The restiveness with the restrictions in the federal law have led many states and local units of government to come up with their own mini-FMLA measure more than two dozen states and local units of government, including Wisconsin, California, Ohio, the District of Columbia, and the city of Seattle have their own measures that provide leaves of absence, including some paid leaves, for those who are not covered by the FMLA.

The mini-leave laws enacted in Minneapolis and St. Paul, providing some increased time off for sick leave, are extremely modest steps in that direction. But on a statewide basis, Minnesota is a laggard.

The state does not have its own mini-FMLA. The closest parallel is the Minnesota Pregnancy and Parenting Leave Act, which applies to employers with 21 or more employees. That law allows parents up to 16 hours per year of unpaid time off from work to participate in their children’s school activities, and it also contains a provision allowing up to six weeks of unpaid absence for maternity or paternity leave.

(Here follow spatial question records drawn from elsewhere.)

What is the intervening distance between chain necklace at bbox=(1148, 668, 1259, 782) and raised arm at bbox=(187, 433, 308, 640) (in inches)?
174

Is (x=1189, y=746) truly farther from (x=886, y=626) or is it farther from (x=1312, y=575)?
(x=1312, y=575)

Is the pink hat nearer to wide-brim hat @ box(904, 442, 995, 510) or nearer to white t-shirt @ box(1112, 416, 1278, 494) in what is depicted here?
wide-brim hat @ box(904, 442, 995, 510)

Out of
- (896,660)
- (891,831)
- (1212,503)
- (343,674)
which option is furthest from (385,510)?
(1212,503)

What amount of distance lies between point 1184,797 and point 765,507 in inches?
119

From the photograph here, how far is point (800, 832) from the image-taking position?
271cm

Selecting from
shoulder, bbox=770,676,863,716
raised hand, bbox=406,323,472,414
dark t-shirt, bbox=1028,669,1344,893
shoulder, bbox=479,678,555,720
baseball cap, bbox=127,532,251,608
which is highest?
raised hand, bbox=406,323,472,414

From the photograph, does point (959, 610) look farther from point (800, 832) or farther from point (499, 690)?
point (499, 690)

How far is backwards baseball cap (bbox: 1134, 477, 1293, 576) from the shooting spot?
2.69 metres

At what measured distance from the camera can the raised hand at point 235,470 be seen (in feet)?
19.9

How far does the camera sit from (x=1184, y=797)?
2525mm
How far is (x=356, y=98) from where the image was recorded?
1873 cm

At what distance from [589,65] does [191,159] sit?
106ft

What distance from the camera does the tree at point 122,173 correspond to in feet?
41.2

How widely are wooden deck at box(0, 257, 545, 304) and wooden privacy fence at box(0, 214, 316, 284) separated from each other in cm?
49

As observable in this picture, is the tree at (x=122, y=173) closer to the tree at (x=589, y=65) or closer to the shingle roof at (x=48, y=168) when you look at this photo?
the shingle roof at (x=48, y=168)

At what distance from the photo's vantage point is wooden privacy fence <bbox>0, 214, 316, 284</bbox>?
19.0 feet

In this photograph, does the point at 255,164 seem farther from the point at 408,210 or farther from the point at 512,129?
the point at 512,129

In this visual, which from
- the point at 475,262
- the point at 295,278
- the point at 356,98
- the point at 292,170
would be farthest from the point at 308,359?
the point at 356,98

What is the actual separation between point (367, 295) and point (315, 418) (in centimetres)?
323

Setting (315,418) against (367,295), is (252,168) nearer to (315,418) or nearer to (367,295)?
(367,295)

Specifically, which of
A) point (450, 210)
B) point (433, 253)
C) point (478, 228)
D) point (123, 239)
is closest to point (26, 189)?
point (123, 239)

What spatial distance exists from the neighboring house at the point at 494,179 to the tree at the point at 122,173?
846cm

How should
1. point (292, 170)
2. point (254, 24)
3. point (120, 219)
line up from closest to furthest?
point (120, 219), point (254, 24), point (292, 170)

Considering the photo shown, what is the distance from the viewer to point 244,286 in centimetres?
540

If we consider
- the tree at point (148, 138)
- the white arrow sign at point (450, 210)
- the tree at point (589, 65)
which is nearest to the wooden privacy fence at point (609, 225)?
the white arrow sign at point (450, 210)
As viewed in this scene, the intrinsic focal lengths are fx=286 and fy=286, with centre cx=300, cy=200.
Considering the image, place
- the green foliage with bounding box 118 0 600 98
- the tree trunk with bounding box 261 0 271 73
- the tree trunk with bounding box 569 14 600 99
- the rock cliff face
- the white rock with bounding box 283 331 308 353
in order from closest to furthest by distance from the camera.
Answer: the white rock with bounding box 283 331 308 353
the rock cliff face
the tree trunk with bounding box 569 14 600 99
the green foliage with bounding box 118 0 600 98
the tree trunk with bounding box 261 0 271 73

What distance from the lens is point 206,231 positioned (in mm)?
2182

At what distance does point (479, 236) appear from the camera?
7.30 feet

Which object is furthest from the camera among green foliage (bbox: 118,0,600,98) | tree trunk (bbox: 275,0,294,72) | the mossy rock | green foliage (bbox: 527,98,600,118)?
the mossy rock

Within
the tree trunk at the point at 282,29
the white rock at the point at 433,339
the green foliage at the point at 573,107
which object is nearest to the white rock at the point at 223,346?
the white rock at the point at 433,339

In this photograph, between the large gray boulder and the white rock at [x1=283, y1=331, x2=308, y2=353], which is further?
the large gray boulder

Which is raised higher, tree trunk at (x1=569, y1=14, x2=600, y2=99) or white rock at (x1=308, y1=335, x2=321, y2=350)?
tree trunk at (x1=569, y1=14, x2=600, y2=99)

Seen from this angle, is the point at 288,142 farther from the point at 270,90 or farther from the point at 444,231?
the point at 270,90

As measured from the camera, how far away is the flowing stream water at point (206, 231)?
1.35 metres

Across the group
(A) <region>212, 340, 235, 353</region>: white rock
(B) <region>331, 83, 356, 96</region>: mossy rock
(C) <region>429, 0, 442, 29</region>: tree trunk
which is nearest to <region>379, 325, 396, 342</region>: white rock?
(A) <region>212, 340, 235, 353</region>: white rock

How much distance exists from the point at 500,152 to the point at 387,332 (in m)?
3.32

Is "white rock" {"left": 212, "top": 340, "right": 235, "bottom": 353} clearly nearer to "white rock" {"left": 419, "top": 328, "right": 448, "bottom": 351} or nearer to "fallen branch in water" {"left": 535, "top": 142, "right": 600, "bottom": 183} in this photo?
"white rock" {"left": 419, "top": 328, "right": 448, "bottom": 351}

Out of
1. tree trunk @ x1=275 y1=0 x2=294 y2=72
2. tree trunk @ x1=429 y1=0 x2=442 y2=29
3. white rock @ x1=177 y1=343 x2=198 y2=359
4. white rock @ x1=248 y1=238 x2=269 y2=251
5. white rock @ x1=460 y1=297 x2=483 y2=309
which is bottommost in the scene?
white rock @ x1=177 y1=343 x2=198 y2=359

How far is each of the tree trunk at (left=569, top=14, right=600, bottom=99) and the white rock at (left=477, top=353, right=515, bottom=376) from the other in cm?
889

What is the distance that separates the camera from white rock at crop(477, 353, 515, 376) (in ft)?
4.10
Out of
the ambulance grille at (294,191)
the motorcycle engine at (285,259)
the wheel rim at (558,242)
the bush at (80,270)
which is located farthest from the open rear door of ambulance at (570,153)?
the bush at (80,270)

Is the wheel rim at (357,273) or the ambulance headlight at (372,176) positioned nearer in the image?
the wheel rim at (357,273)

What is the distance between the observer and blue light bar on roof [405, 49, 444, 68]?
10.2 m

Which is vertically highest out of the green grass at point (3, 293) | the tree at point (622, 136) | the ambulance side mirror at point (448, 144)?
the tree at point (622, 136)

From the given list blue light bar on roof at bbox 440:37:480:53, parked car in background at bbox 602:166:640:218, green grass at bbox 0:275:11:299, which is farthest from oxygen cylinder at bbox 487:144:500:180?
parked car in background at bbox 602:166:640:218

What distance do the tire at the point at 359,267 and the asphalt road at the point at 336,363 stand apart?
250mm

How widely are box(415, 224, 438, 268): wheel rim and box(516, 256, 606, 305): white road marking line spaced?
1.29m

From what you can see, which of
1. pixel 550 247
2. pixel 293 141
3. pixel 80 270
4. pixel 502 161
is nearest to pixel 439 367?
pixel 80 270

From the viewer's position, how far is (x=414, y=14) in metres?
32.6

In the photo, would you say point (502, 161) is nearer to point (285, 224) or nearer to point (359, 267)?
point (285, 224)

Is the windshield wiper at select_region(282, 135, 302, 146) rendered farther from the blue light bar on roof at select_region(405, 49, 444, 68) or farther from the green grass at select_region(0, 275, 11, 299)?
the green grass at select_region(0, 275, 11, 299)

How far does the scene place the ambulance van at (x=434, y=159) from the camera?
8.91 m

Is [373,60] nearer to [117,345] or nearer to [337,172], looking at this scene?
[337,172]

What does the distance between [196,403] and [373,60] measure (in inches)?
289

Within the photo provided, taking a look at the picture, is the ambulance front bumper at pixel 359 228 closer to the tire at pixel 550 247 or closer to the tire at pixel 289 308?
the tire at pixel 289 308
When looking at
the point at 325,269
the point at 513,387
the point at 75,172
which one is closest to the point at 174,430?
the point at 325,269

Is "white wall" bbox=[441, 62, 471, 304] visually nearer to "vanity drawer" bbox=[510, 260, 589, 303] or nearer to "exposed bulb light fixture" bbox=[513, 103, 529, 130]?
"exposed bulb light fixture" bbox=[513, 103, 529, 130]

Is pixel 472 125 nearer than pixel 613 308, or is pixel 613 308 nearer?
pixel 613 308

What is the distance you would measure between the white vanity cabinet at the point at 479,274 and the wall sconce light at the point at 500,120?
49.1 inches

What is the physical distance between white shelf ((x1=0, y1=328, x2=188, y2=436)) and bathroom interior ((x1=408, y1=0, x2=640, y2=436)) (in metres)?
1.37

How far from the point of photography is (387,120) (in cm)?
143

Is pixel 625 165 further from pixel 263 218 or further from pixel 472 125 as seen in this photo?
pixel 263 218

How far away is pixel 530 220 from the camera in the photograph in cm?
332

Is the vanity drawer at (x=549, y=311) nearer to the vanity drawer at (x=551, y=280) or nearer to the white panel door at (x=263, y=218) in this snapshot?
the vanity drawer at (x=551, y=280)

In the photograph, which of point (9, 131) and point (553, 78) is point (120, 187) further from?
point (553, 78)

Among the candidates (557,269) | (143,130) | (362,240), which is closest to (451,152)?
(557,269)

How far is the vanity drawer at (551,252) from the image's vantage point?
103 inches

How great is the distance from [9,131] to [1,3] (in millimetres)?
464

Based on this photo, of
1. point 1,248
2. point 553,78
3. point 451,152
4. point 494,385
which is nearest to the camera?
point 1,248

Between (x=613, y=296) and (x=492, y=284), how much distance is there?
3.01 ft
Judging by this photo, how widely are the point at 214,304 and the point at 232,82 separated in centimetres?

There are, to be sure, incidents in which employees have abused the FMLA and other leaves of absence. But 25 years of experience under the FMLA reflect that the improprieties are far outweighed by the legitimate utilization by employees. As the momentum to expand the concept spreads, it’s time for Minnesota to jump on the bandwagon belatedly during the upcoming legislative session. It would be a fitting way to mark a quarter-century of the FMLA.


Marshall Tanick is an employment law attorney with the Twin Cities law firm of Meyer Njus Tanick.